Referring now to Figure 10, there is shown a floating craft 41 which contains a crank shaft 39 driven by feet 40. The crank shaft 39 drives a connecting rod 38 and thus propels the floating craft 41 by the reciprocating movement of a floating device 37. A frame enclosing a body of water as shown in Figure 6a or Figure 7 may be employed to give extra thrust. Also, the crank shaft 39 may be driven by an engine, an electric motor, or by a pneumatic or hydraulic device.

Figure 11 shows apparatus of the present invention comprising an inflatable frame 42. The frame 42 may be brightly coloured for visibility in rescue situations. The inflatable frame 42 may have compartments in order to provide dimensional stability to the positions of brackets 46 for securing flaps 44 at the hinge side and the flexible tensile component 3. Weights 45 are employed to ensure that the flaps 44 open at the start of each power stroke. Adjustable buoyancy may be obtained by having rigid compartments within the frame 42 that may be filled or part filled with water, liquid, sand or granular material. Referring now to Figures 12a, 12b and 12c, there is shown reversible apparatus 50 comprising a frame 52, flaps 54, 56 and flexible tensile components 58, 60. The flaps 54, 56 are hinged to the frame 52 at hinge points 62. The hinge points 62 are at opposite ends of the flaps 54, 56 with respect to the forward direction of the frame 52 as indicated by arrow 64. The flexible tensile component 58 connects the free end of the flap 54 to the frame 52. Similarly, the flexible tensile component 60 connects the free end of the flap 56 to the frame 52.

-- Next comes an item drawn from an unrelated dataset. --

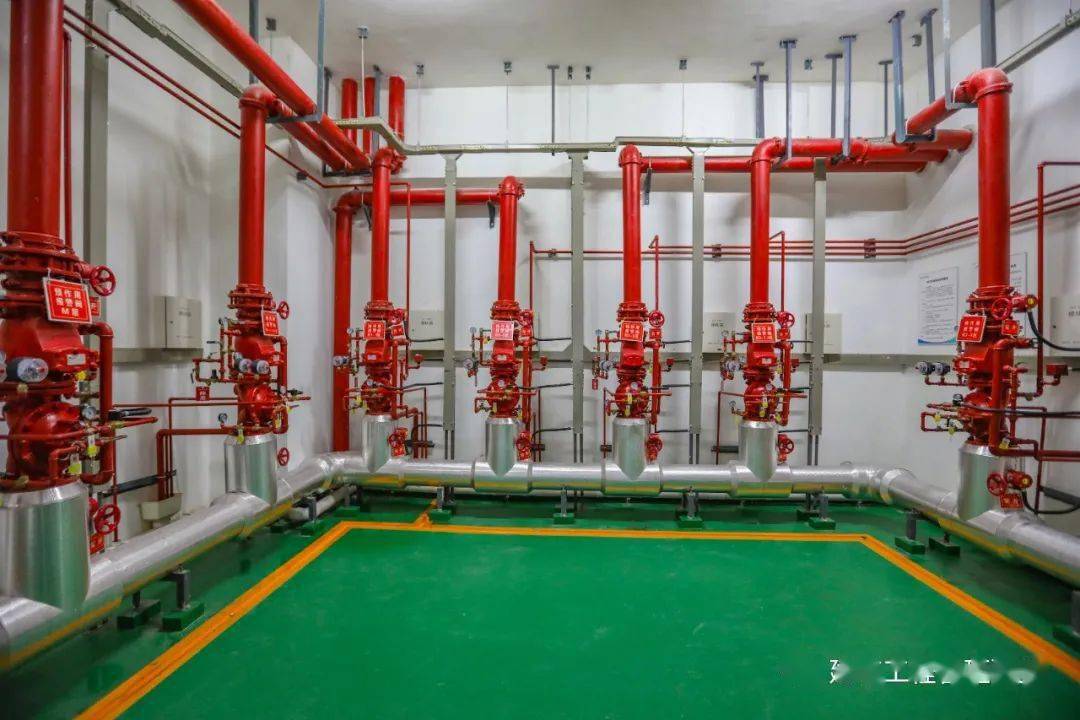 最高質量水平的機電工程是什么樣?"安裝之星"風采賞析!_.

Figure 12a shows the apparatus 50 with opposing flaps 54, 56 as shown, and with no latching means. Figure 12b shows the apparatus 50 with latching means in the form of a lever-operated device 66. The lever-operated device 66 comprises an operating lever 68 to which is attached two recessed portions 70, 72. The recessed portion 70 is for receiving the pivoted end 74 of the flap 54. The recessed portion 72 is for receiving a pivoted end 76 of the, flap 56. In Figure 12b, the lever-operated device 66 has been operated such that the flap 54 is in the lesser resistance position, and the flap 56 is in the higher resistance position. This enables travel of the frame 52 in the forward direction as indicated by the arrow 64.

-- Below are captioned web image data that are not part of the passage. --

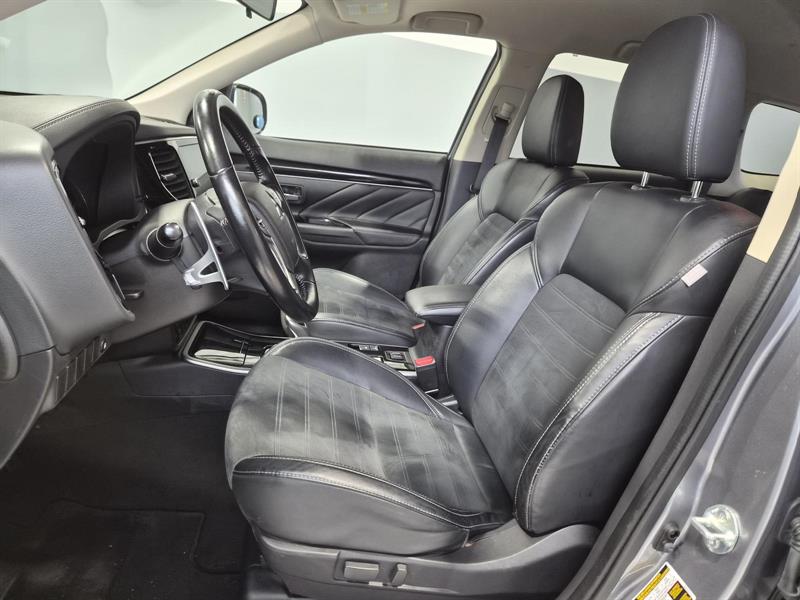 mitsubishi Outlander 2019 - 12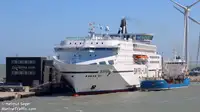 Kapal tanker minyak/bahan kimia kanggo didol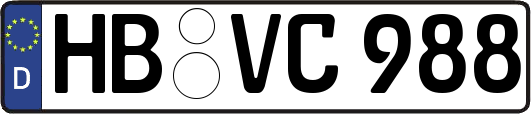 HB-VC988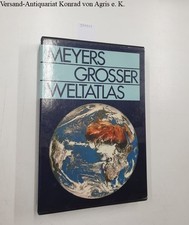 Meyers grosser Weltatlas: Hanle, Adolf (Hrsg.):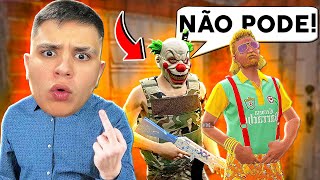 COMPREI CASA NA FAVELA e BANDlDOS NÃO GOSTARAM! GTA RP (Paulinho o LOKO)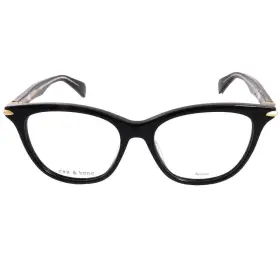 Rnb3033 Rag And Bone Demo Cat Eye Ladies Eyeglasses 0807 50
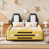 Jaune est en rupture de stock
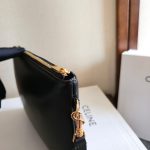Celine women's wristlet clutch casual zipper smartphone lipstick pouch - 图片 8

Figure 12c shows apparatus 78 which is like the apparatus 50 except that it has a lever-operated device 80 which is like the lever-operated device 66 but which has recessed portions 84, 86 for operating on the free ends 88, 90 of the flaps 54, 56 respectively. The apparatus 78 still operates in the forward direction of the frame 52 as indicated by the arrow 64. As shown in Figure 12c, the lever-operated device 80 is currently in a forward direction mode of operation indicated by the letter "F". If the lever-operated device 80 is moved to the left as shown in Figure 12 to the position marked "R", then the lever-operated device 80 causes the frame 52 to move in the reverse direction. An intermediate position of the lever-operated device between the forward movement position "F" and the reverse movement position "R" may be regarded as a neutral non-moving position and this position is indicated in Figure 12c by the letter "N".

It is to be appreciated that the embodiments of the description described above with reference to the accompanying drawings have been given by way of example only and that modifications may be effected. Individual components shown in the drawings are not limited to use in their drawings and they may be used in other drawings and in all aspects of the invention.